The President of the Ghana Union of Traders’ Associations (GUTA), Joseph Obeng, says the government’s new VAT restructuring will create severe distortions in the retail market and undermine the very compliance the policy seeks to achieve.
Speaking on the Asaase Breakfast Show on Monday (17 November)following the presentation of the 2026 Budget, Dr. Obeng dismissed suggestions that traders will automatically reduce prices because of the VAT rationalisation. Instead, he warned that the new threshold and rate changes could trigger unfair competition and discourage compliance.
According to him, the shift from a 4% flat rate to the standard 20% VAT will significantly increase operating costs for many traders — especially since the government has raised the exemption threshold from GH¢200,000 to GH¢750,000 annual turnover.
“What this means is that some traders in the same market space will not pay VAT at all, while others will be forced to charge 20%,” he said. “Taxes should not be discriminatory. You cannot have people selling the same goods in the same vicinity, with some charging VAT and others completely exempt.”
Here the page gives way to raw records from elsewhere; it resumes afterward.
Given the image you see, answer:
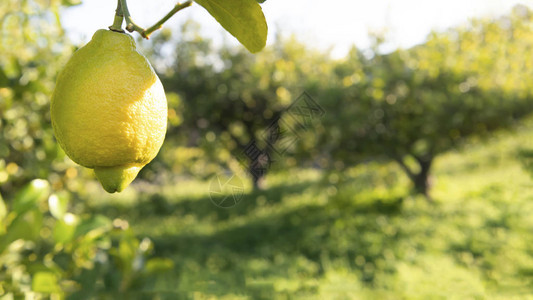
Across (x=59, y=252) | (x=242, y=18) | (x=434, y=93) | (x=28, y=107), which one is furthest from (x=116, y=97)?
(x=434, y=93)

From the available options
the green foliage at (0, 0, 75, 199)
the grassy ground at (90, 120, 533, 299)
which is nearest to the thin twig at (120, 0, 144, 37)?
the green foliage at (0, 0, 75, 199)

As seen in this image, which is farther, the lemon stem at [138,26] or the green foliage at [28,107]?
the green foliage at [28,107]

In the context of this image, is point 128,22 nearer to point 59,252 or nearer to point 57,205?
point 57,205

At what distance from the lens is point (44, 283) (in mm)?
924

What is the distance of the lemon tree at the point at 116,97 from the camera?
0.41 meters

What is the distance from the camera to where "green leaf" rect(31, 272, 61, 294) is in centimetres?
92

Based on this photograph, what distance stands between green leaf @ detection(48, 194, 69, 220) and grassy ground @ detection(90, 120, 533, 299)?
183cm

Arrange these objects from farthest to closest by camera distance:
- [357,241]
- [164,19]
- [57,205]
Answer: [357,241] → [57,205] → [164,19]

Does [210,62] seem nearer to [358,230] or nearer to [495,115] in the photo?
[358,230]

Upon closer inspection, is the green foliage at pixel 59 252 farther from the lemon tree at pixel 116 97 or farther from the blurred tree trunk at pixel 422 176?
the blurred tree trunk at pixel 422 176

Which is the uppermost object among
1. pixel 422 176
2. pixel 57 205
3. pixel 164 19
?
pixel 422 176

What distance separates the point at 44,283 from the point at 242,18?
2.63ft

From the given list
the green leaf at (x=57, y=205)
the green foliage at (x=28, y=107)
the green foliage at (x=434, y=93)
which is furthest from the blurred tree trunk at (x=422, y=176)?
the green leaf at (x=57, y=205)

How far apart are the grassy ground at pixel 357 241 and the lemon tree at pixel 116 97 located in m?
2.43
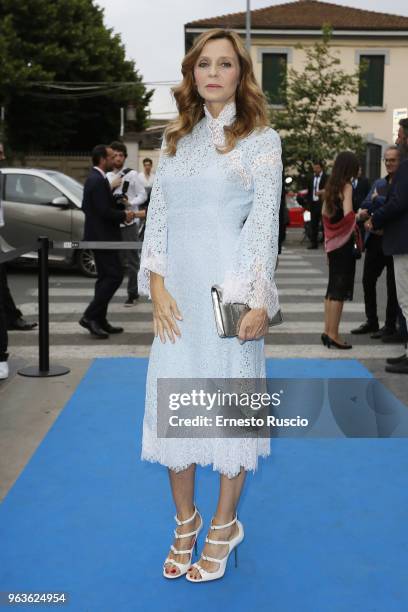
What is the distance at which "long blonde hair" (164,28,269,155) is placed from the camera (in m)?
2.76

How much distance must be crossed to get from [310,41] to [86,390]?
31016 mm

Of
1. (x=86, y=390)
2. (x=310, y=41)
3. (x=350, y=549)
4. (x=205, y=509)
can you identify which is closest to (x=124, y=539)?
(x=205, y=509)

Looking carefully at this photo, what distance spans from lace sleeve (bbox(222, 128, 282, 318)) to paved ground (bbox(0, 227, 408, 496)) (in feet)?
5.95

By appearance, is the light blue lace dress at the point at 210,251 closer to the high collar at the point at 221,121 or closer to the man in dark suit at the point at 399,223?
the high collar at the point at 221,121

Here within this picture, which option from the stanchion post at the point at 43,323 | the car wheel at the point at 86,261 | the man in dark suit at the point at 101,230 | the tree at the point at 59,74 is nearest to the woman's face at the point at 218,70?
the stanchion post at the point at 43,323

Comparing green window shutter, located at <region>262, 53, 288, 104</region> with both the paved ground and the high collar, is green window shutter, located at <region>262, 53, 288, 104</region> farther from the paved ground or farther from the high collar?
the high collar

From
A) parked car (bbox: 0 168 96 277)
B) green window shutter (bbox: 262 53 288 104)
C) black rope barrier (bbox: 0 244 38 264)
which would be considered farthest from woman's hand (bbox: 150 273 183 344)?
green window shutter (bbox: 262 53 288 104)

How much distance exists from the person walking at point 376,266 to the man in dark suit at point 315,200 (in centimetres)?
879

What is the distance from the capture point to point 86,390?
5.68 metres

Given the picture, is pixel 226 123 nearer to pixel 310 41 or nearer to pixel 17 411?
pixel 17 411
He warned that consumers, being rational, will naturally purchase from VAT-exempt traders, leaving VAT-registered sellers “victimised” and unable to compete.
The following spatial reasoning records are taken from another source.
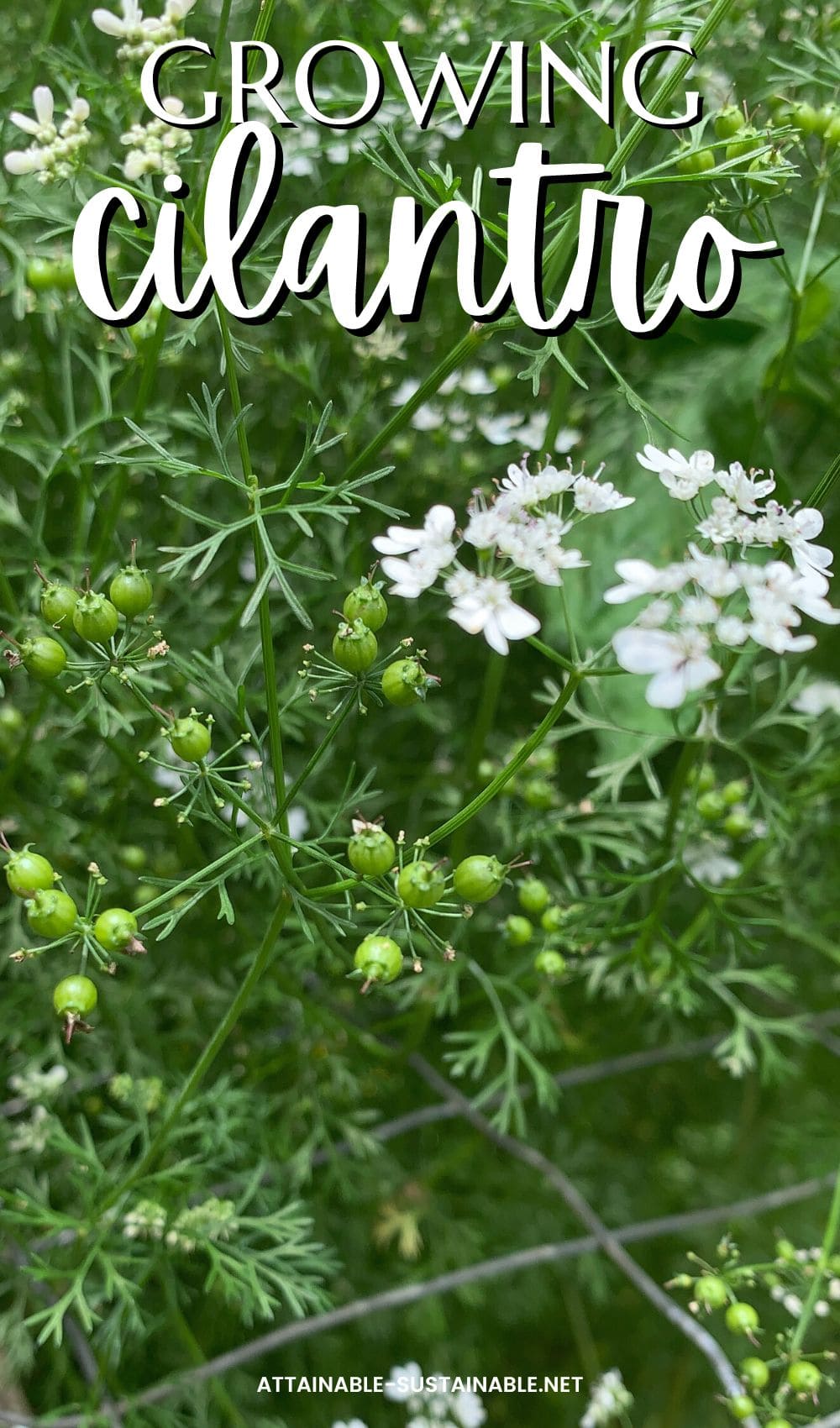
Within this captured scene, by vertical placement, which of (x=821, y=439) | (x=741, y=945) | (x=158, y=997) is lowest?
(x=158, y=997)

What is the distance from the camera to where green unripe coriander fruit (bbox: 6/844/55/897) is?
564 mm

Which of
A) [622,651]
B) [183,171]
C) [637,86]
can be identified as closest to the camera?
[622,651]

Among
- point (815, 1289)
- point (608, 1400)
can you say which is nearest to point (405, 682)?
point (815, 1289)

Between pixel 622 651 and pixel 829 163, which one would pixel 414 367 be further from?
pixel 622 651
“The consumer has discretion. If you go to a place where VAT isn’t charged, you’ll get cheaper prices. So those who must charge VAT will lose customers,” he noted.
Dr. Obeng argued that the government should have been “bold enough” to apply the modified tax system universally across the informal sector instead of creating a split market where some traders pay a 30% turnover tax at year-end while others face the full VAT regime.
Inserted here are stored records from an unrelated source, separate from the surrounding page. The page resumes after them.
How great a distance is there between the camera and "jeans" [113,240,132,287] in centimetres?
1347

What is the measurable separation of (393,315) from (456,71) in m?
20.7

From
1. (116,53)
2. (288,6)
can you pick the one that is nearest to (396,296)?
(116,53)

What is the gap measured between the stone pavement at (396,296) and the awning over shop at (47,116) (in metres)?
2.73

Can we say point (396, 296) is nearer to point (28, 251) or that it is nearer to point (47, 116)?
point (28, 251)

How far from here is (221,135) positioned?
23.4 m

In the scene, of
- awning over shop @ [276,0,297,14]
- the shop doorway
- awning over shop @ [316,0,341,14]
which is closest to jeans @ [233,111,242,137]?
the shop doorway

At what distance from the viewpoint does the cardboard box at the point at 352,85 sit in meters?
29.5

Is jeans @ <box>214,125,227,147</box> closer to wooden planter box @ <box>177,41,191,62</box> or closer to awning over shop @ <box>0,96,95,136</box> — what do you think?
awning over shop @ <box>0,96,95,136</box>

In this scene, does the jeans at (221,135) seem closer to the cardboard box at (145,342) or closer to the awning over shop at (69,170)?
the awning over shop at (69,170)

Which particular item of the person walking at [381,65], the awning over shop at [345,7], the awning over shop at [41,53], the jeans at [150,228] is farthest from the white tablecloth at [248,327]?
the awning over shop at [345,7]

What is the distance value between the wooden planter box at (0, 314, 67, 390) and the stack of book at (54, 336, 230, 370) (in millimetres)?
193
He added that the new threshold also incentivises under-reporting.
“A person selling GH¢2,500 a day must pay VAT, but someone selling GH¢2,200 is exempt. People will manipulate figures just to remain below the threshold. This will make compliance impossible,” he said.
Touching on the government’s plans to fight under-invoicing through digitised customs systems and artificial intelligence, the GUTA president insisted that without first reducing duty rates, digital enforcement will only lead to mass default and seizure of goods.
“Why do people under-declare? Because duties are between 55% and 65% of invoice value. If you bring AI without reforming the system, people simply cannot pay,” he warned.
Dr. Obeng, however, welcomed the recent exchange rate stability, saying it has given importers temporary relief after years of heavy capital losses.
GUTA is expected to meet the Finance Ministry to demand adjustments before implementation, with Dr. Obeng cautioning:
“If government wants compliance, it must first create fairness. Otherwise, traders will find a way around it — that is human nature.”